Eye Hospitals partnered with DeepMind, one of the world’s leading AI services companies. Through the partnership, researchers hope to use one million anonymous retinal images to train artificial intelligence (AI) in the automated diagnosis of optical coherence tomography (OCT) images.
OCT images are complex and take a long time for doctors to evaluate, which affects how quickly patients can obtain a formal diagnosis and initiate treatment. However, the open-access algorithm can be used to automatically diagnose eye diseases such as one-day age-related macular degeneration and diabetic retinopathy, reduce patient waiting time and prevent blindness. Moorefields research team does not need to learn code because AI is produced through user-friendly deep learning software.
The technique is now proven to match the accuracy of expert ophthalmologists and optometrists and generate the right referral information. The diagnostic capabilities of AI are benchmarked against doctors’ decisions at Moorefields Eye Hospital, demonstrating its real-world application.
How does it work?
Say you have 1,000 photos of cats and 1,000 dogs, and you want to train AI. All you have to do is create a folder containing all the images and a spreadsheet that categorizes them, “Image One Cat, Image Two Dog” and so on. Upload it to the system, there is an application programming interface (API) that you can use.m That was a game-changer for me. People like me who are researching AI but not computer scientists can start doing it ourselves and democratize applications.
How is it applied in ophthalmology?
We only use it in research projects. I think it is still a few years away for use in patient care and a lot of extra work is needed. We wonder, for example, whether we can train the AI algorithm to look at a photo and see if a patient can qualify for a clinical trial.
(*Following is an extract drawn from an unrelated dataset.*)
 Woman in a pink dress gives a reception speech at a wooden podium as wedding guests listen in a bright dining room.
We started by obtaining five publicly available medical image data sets. We got photos of skin like moans and bruises, we got adult and child chest x-rays, we had retinal scans from diabetic eye disease. We have trained an algorithm using Google’s open-source AI platform, AutoML, and for some datasets, we have good results with no state-of-the-art coding experience.
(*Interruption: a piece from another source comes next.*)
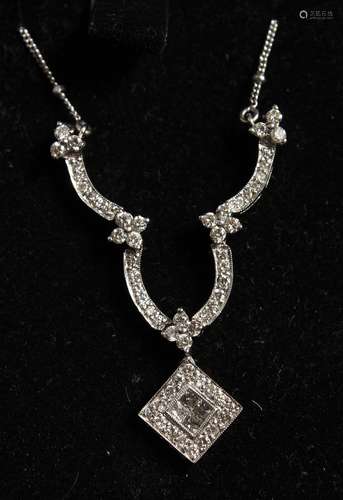 AN 18CT GOLD AND DIAMOND PENDANT AND CHAIN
It is receiving a lot of attention worldwide from doctors in every medical specialty. I am essaying this kind of hunger among doctors. We have thousands of ideas, we don’t have the practical facilities to translate them into reality, and that probably opens up that possibility.
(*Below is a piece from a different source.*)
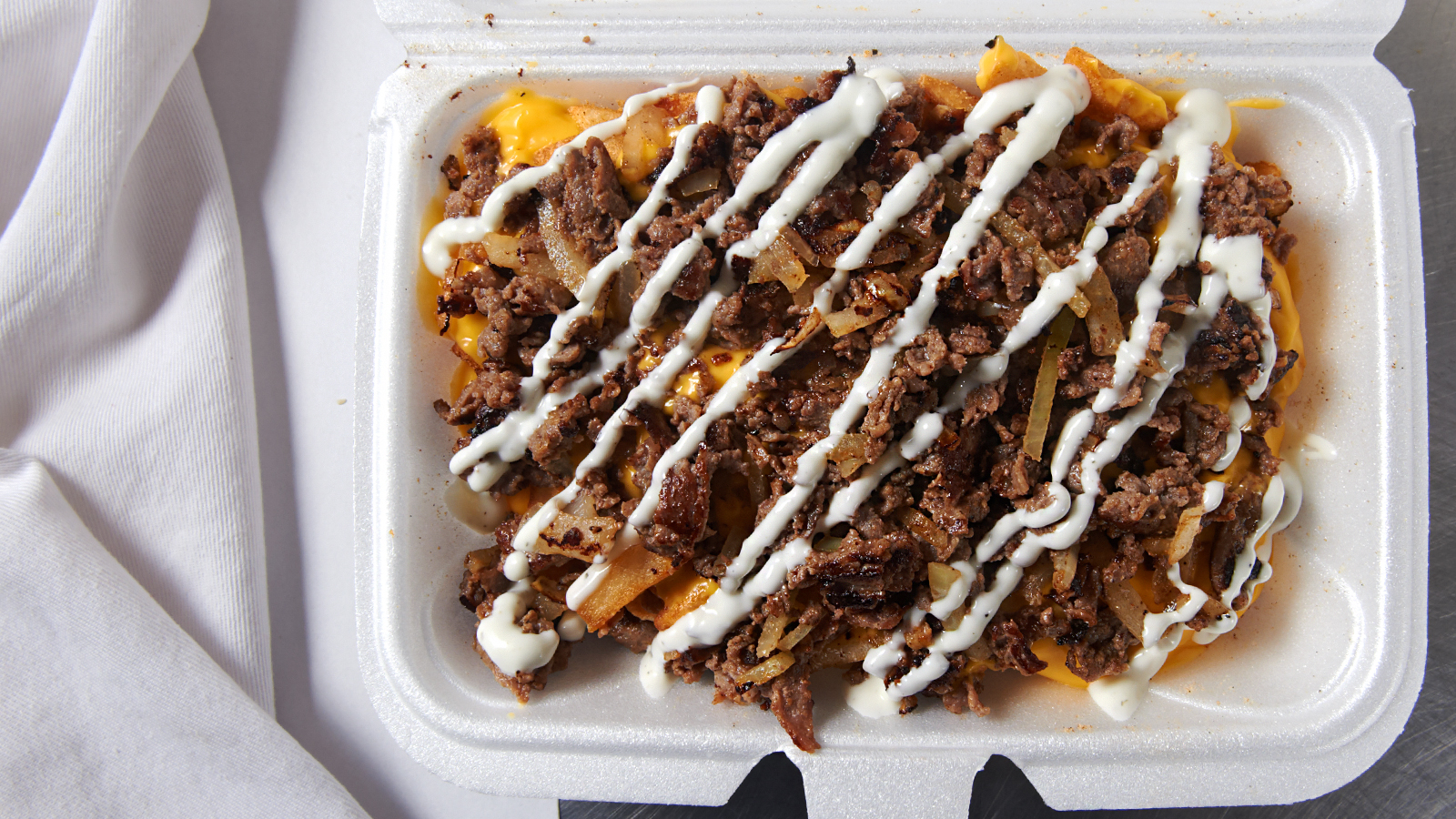 Order Dirty Fries food online from Chillie's Deli store, Cleveland on bringmethat.com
What is the most exciting project you can think of right now in this area?
One of the hottest topics not only in ophthalmology but also in health care and outside of health care is called the Generative Adversary Network (GAN). GANs are neural networks that can simulate any data set distribution. What it means is that they can effectively create synthetic images, sounds or videos. They can create photos of people who don’t exist, politicians can create some fake videos that say things they don’t say, deep fakes and the like. FaceApp, the Russian AI Face Editor, which makes you look old, made me look like my daddy, it made my kids think they were grand.
However, that technology actually has legitimate health care applications. If you are studying a rare disease and you do not have much data, it is possible to increase your data using it. You can train your neural network using synthetic images, and then you don’t have to worry about privacy issues and data protection.